• **MATERIAL FOR THE TASK**:
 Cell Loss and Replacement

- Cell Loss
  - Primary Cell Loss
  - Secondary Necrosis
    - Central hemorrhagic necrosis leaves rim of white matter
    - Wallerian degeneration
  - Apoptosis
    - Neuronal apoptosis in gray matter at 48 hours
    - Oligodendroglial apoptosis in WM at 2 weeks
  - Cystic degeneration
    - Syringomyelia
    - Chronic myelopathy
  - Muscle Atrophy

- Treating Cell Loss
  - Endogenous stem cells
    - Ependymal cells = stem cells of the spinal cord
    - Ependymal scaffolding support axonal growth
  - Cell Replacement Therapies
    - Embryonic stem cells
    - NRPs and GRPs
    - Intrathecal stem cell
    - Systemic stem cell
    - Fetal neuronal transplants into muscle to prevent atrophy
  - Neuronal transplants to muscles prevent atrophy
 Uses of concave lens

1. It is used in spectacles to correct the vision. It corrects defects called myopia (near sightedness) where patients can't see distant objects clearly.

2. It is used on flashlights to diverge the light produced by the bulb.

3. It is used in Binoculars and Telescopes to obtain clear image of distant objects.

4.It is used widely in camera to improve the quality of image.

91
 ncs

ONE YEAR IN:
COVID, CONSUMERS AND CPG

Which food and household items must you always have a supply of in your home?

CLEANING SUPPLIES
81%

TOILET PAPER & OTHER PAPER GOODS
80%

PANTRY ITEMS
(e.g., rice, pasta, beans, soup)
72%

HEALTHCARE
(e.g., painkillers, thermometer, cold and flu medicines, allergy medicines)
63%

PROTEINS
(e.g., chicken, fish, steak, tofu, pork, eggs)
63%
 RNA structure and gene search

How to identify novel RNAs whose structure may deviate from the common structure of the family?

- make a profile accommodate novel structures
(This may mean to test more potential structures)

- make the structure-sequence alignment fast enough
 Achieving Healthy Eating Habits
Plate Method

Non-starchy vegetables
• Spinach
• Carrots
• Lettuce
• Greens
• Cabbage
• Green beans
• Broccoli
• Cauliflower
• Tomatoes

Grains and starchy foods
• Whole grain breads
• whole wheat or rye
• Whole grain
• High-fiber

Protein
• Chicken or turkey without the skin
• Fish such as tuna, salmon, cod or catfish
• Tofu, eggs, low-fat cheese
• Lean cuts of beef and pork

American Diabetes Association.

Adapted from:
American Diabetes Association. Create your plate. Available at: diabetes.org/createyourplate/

• **TASK TO CARRY OUT**:
The records must be reproduced in full. Nothing should differ.

• **FINISHED EXERCISE**:
 Cell Loss and Replacement

- Cell Loss
  - Primary Cell Loss
  - Secondary Necrosis
    - Central hemorrhagic necrosis leaves rim of white matter
    - Wallerian degeneration
  - Apoptosis
    - Neuronal apoptosis in gray matter at 48 hours
    - Oligodendroglial apoptosis in WM at 2 weeks
  - Cystic degeneration
    - Syringomyelia
    - Chronic myelopathy
  - Muscle Atrophy

- Treating Cell Loss
  - Endogenous stem cells
    - Ependymal cells = stem cells of the spinal cord
    - Ependymal scaffolding support axonal growth
  - Cell Replacement Therapies
    - Embryonic stem cells
    - NRPs and GRPs
    - Intrathecal stem cell
    - Systemic stem cell
    - Fetal neuronal transplants into muscle to prevent atrophy
  - Neuronal transplants to muscles prevent atrophy
 Uses of concave lens

1. It is used in spectacles to correct the vision. It corrects defects called myopia (near sightedness) where patients can't see distant objects clearly.

2. It is used on flashlights to diverge the light produced by the bulb.

3. It is used in Binoculars and Telescopes to obtain clear image of distant objects.

4.It is used widely in camera to improve the quality of image.

91
 ncs

ONE YEAR IN:
COVID, CONSUMERS AND CPG

Which food and household items must you always have a supply of in your home?

CLEANING SUPPLIES
81%

TOILET PAPER & OTHER PAPER GOODS
80%

PANTRY ITEMS
(e.g., rice, pasta, beans, soup)
72%

HEALTHCARE
(e.g., painkillers, thermometer, cold and flu medicines, allergy medicines)
63%

PROTEINS
(e.g., chicken, fish, steak, tofu, pork, eggs)
63%
 RNA structure and gene search

How to identify novel RNAs whose structure may deviate from the common structure of the family?

- make a profile accommodate novel structures
(This may mean to test more potential structures)

- make the structure-sequence alignment fast enough
 Achieving Healthy Eating Habits
Plate Method

Non-starchy vegetables
• Spinach
• Carrots
• Lettuce
• Greens
• Cabbage
• Green beans
• Broccoli
• Cauliflower
• Tomatoes

Grains and starchy foods
• Whole grain breads
• whole wheat or rye
• Whole grain
• High-fiber

Protein
• Chicken or turkey without the skin
• Fish such as tuna, salmon, cod or catfish
• Tofu, eggs, low-fat cheese
• Lean cuts of beef and pork

American Diabetes Association.

Adapted from:
American Diabetes Association. Create your plate. Available at: diabetes.org/createyourplate/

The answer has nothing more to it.